Even withstading Gael Clichy’s barely forgivable stupidity and arrogance in injury time at St. Andrews yesterday, that was never a penalty. All afternoon, Dean appeared incapable of giving anything to Arsenal. The only thoroughly correct decision he made all afternoon only occurred when an Arsenal player’s ankle was hanging off of his leg. Dean’s refereeing rivalled Coward Webb and Mike Riley in its one eyed thought process. We must use biased little fuckers such as these to propel us to the title. Starting with Villa next week, we must go into every game with a snarl (whilst not manifesting that aggression on the shin bones of opponents). Gallas showed us all yesterday how much it means to him, now he must show it to his team mates. We as fans have a part to play as well, we must whistle and bitch for every decision. Even if we know it’s not a foul, let’s whinge and shout and scream that it is. The authorities look hellbent on handing United the title, lets snatch it out of their grubby mits. Fuck them, it’s time to blow the motherfucking roof off, because the mood has just changed.
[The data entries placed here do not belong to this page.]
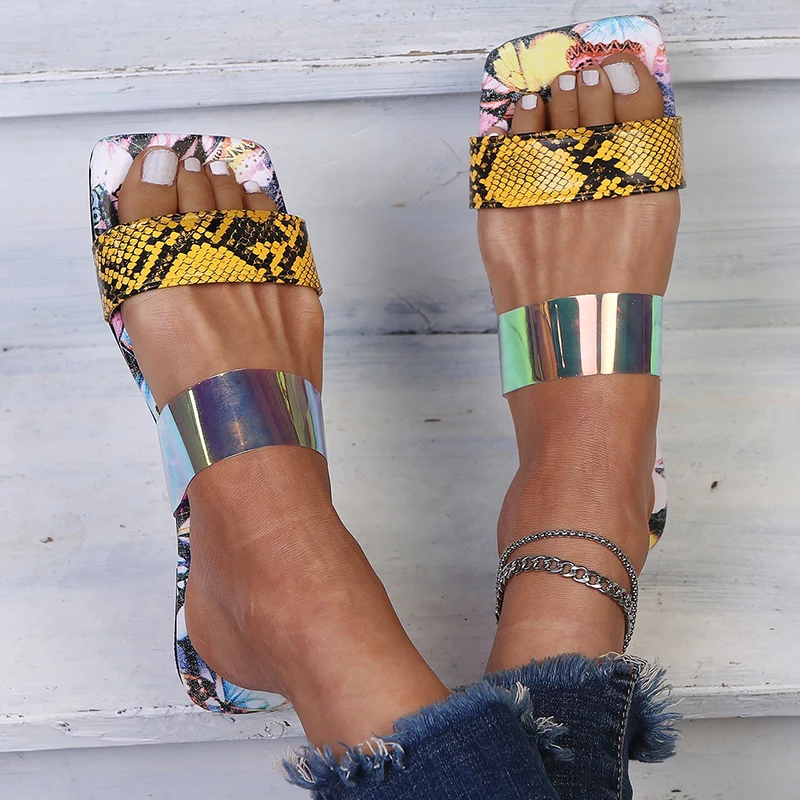 

Women's Summer Sandals 2021 Glitter Slippers New Bling Female Color Flip Flops Crystal Beach Open Toe Flat Shoes Outdoor Slipper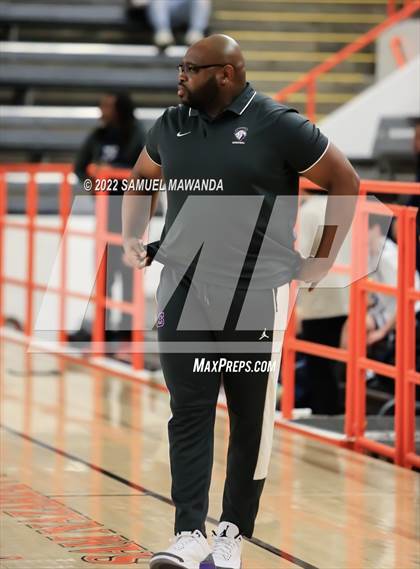 Thumbnail 3 in Brentwood School vs St. Anthony (Beverly Hills Tournament) photogallery.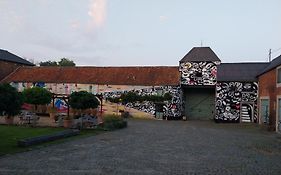 B&B At Haras Petit-Hallet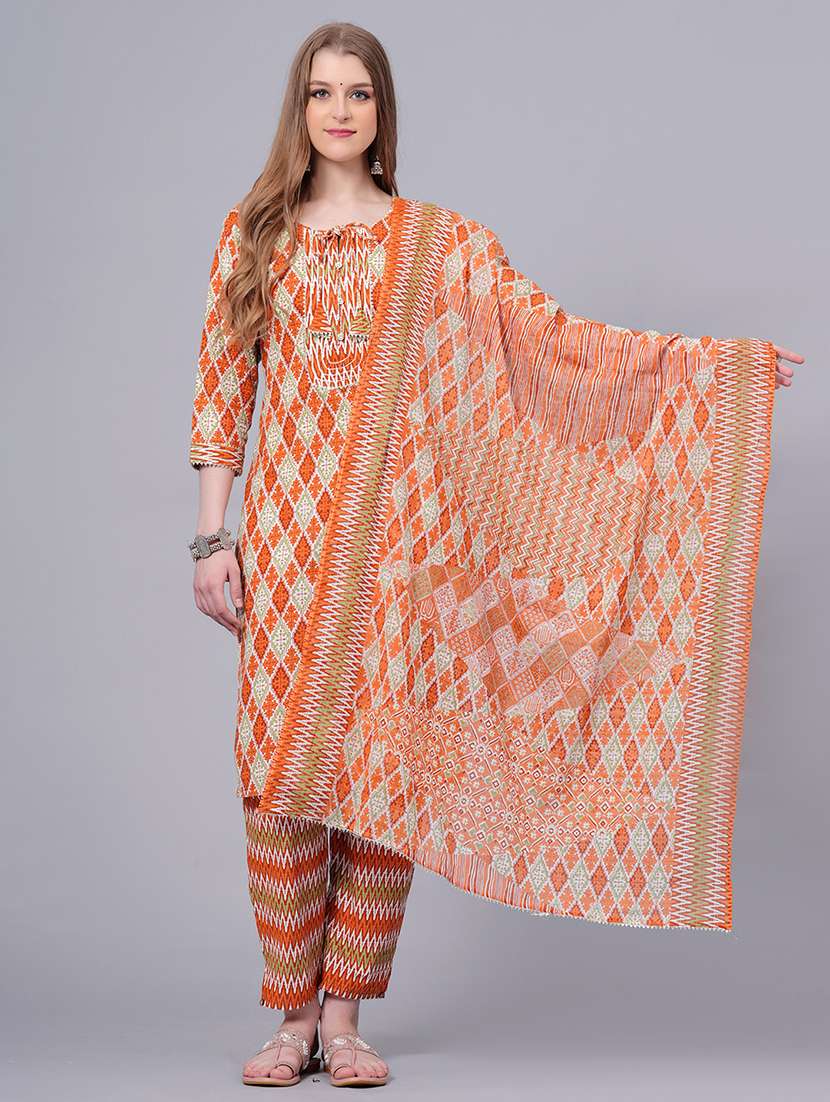 women printed three quarter sleeve kurta pant with dupatta set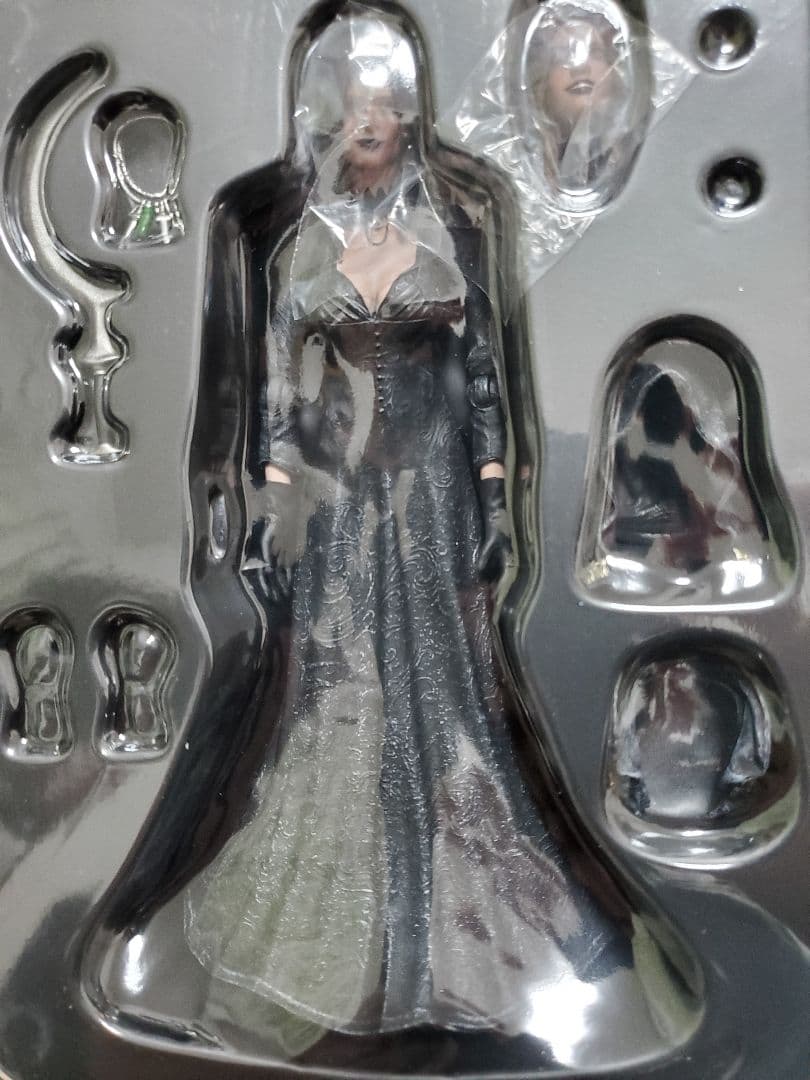 PATRIOT　バイオハザード８　ドミトレスクの娘　可動フィギュア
As Franklin Delano Roosevelt once said, ‘we have nothing to fear but fear itself.’ So let’s leave that twat Nani medalless come May, Gallas can do some keepy uppies in the lap of honour. Bacary Sagna, your bravery in the face of adversity is utterly commendable, your brother would be very proud of you. You deserve a title winners’ medal, go out and earn it son. We must imagine that ‘oh shit’ look smeared over the faces of Nani and Ferguson, the sight of Mike Dean tearing up his betting slip in disgust, Hansen’s appearance on Match of the Day as the highlights reel of Arsenal’s season is run in our tribute. Fuck em all, fuck em all, United, West Ham, Hansen, Tottenham, Bruce, Ferguson, Nani and Liverpool. Fuck them all, fuck anyone that doubts us. I posted a quote from the latest Rocky film in an article last week that bears reptition, ‘life isn’t about how hard you can hit, it’s how hard you can be hit and keep moving forward.’ Arsenal,the time to hit back is at hand. As myself and 3,000 other travelling fans sang yesterday, ‘we’re gunner win it for Eduardo.’ The sight of him walking onto the podium to collect his medal come May should be motivation more than any of the aforementioned. Victoria Concordia Crescit.LD.